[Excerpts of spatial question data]
——
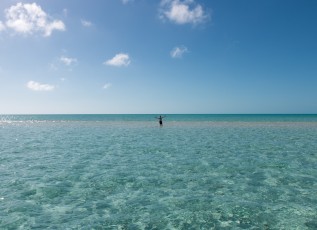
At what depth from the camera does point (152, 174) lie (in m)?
17.8

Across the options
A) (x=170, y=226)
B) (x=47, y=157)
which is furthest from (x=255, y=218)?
(x=47, y=157)

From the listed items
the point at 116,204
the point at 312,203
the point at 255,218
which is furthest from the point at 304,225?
the point at 116,204

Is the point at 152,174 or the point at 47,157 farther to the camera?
the point at 47,157

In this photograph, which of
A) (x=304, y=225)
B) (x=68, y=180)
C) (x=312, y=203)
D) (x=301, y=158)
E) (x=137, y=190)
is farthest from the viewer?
(x=301, y=158)

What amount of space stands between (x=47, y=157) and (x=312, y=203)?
20526 mm

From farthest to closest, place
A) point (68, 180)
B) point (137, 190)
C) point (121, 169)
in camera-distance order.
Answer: point (121, 169)
point (68, 180)
point (137, 190)

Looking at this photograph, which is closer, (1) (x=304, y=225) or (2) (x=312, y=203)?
(1) (x=304, y=225)

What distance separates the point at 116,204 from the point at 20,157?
15.8 m

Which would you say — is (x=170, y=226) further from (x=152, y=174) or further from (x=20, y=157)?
(x=20, y=157)

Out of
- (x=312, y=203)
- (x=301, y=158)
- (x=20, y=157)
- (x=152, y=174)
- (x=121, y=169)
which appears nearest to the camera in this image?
(x=312, y=203)

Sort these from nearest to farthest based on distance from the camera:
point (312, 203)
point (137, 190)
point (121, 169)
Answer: point (312, 203) < point (137, 190) < point (121, 169)

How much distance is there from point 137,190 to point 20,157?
14910 millimetres

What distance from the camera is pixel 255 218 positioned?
10789 millimetres

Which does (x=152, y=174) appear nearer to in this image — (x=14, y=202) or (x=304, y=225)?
(x=14, y=202)
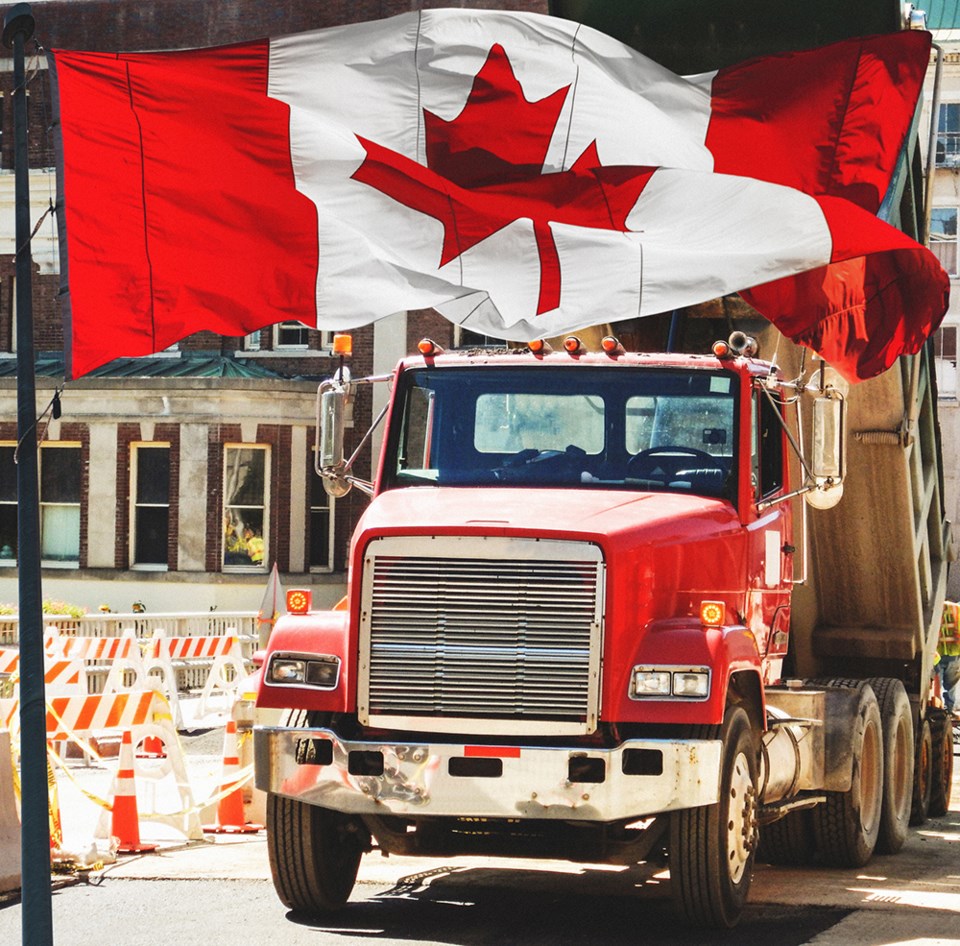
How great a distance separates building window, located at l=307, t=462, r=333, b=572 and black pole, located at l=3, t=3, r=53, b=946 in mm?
30420

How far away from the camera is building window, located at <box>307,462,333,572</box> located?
122 ft

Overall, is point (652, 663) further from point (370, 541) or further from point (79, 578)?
point (79, 578)

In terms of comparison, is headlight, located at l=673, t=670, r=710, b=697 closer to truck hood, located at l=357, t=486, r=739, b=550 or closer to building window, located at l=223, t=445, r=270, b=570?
truck hood, located at l=357, t=486, r=739, b=550

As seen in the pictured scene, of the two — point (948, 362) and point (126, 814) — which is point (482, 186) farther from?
point (948, 362)

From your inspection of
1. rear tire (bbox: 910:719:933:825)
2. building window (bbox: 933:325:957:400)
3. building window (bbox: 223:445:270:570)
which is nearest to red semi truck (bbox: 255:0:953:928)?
rear tire (bbox: 910:719:933:825)

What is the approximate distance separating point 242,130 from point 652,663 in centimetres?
374

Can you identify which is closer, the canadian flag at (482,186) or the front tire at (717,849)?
the front tire at (717,849)

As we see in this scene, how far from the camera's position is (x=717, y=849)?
894cm

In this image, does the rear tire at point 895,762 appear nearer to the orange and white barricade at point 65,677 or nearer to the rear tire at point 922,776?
the rear tire at point 922,776

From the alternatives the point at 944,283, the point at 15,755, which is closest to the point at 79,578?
the point at 15,755

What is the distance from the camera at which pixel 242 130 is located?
10047mm

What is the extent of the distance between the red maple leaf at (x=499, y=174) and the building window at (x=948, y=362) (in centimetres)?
3949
——
### REQUEST
Quote everything from the line containing "What is the extent" down through the end of the entries, word for word.

### FINAL RESULT
What is the extent of the distance between the red maple leaf at (x=499, y=174) and the building window at (x=948, y=362) (in centimetres)?
3949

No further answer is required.